At first, though, he showed little interest in music.
"I was always embarrassed about singing around the family," he told The Washington Post's Richard Harrington in 1986. "I never, ever sang at home. . . . I never sang in church, never sang in school."
Nonetheless, after two semesters at Western Michigan University, he dropped out of college, determined to pursue a career in music. One of his early songs, "Everybody Rejoice," was used in the Broadway musical "The Wiz" in 1972.
He found a job as a warm-up act for David Bowie, then worked steadily as a backup singer for, among others, Carly Simon, Barbra Streisand, Chaka Khan, Bette Midler and Average White Band. He sang commercial jingles and, in 1975, formed an R&B group, Luther. He was the lead vocalist on the 1979 disco hit by Chic called "Dance, Dance, Dance."
In 1980, he was signed by Epic Records, which allowed him near total artistic control. Besides "Never Too Much" (1981), his hit albums included "Forever, For Always, For Love" (1982), "The Night I Fell in Love" (1985), "Power of Love" (1991) and "Never Let Me Go" (1993).
Describing his sensuous, insinuating way with a song, he said: "I'm more into poetry and metaphor. I would much rather imply something rather than to blatantly state it."
In 1986, while driving in California, Mr. Vandross was involved in a traffic accident in which a passenger was killed. He was placed on probation for reckless driving.

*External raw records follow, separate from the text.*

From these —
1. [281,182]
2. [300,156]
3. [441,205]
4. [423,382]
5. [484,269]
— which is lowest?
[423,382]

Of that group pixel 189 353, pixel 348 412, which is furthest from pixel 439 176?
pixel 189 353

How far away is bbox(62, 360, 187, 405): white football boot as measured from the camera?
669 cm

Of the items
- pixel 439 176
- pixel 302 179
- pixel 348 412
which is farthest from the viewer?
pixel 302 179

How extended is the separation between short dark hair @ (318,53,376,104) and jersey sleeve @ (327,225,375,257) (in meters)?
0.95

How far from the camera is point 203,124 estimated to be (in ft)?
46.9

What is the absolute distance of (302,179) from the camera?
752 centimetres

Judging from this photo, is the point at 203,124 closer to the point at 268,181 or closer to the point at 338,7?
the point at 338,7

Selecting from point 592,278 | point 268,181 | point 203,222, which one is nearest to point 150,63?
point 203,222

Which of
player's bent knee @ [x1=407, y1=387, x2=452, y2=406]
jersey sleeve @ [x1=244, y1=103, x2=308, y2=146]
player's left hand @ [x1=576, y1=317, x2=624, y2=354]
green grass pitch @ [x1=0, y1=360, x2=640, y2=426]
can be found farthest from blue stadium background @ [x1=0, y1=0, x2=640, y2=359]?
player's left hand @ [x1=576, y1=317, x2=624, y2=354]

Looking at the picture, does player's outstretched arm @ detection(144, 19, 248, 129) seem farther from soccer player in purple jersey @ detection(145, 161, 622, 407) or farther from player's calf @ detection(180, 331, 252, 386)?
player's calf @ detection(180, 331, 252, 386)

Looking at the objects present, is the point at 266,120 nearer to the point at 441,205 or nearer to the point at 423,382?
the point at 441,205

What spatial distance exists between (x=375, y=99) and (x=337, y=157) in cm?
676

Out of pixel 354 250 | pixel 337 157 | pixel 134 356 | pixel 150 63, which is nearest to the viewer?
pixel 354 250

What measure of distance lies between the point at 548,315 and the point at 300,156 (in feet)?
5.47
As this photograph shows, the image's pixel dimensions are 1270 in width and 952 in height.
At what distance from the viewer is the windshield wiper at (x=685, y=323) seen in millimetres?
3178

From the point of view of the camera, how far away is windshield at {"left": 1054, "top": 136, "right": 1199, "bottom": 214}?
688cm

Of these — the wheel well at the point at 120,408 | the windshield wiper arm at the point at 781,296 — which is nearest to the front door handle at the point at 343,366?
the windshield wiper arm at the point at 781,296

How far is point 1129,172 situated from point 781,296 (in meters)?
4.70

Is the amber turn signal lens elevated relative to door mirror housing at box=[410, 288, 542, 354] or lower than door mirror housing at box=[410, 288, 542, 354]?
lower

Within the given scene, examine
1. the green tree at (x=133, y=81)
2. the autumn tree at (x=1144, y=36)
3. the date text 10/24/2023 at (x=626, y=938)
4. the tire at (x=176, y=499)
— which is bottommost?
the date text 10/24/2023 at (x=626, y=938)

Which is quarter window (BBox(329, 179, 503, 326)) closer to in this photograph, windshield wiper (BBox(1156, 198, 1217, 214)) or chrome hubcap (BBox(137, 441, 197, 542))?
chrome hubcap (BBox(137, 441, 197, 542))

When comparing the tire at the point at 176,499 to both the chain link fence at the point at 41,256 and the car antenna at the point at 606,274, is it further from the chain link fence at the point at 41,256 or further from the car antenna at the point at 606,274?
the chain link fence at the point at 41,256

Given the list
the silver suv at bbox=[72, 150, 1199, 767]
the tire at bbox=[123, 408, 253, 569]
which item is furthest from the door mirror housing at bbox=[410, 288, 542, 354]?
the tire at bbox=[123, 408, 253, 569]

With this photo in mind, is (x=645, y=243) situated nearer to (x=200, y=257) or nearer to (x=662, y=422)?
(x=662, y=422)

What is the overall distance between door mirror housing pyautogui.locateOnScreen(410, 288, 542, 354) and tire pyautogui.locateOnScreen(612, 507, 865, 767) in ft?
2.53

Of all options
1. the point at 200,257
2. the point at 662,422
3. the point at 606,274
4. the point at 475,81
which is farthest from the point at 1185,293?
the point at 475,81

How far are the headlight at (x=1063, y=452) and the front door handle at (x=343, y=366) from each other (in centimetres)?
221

In his teenage years, he developed a weight problem that plagued him all his life. Several times, he grew to more than 300 pounds, then dieted furiously. Sometimes, he would become so slim that his weight loss prompted some to wonder whether he had AIDS or another disease.
"I used to go on stage at 9:30 having just eaten three hamburgers and French fries at 9:14," he told The Post in 1986. "Now I don't eat after 4 o'clock because I hate the feeling of being full."
Speculation that he was gay followed him for years, as well.
"These are crazy rumors," he told the Chicago Tribune in 2001, addressing questions about his weight, illnesses and sexuality. "And you know what, 20 years later when all those people who started the rumors are sick and in wheelchairs and I'm hopping on to the stage with full energy, that will tell the story. I'm in better health and shape now than I've ever been."
At the time of his stroke, Mr. Vandross had already recorded "Dance With My Father." A final album, recorded live at Radio City Music Hall in 2003, was later released. But he never performed on stage again.
Mr. Vandross never married and had no children.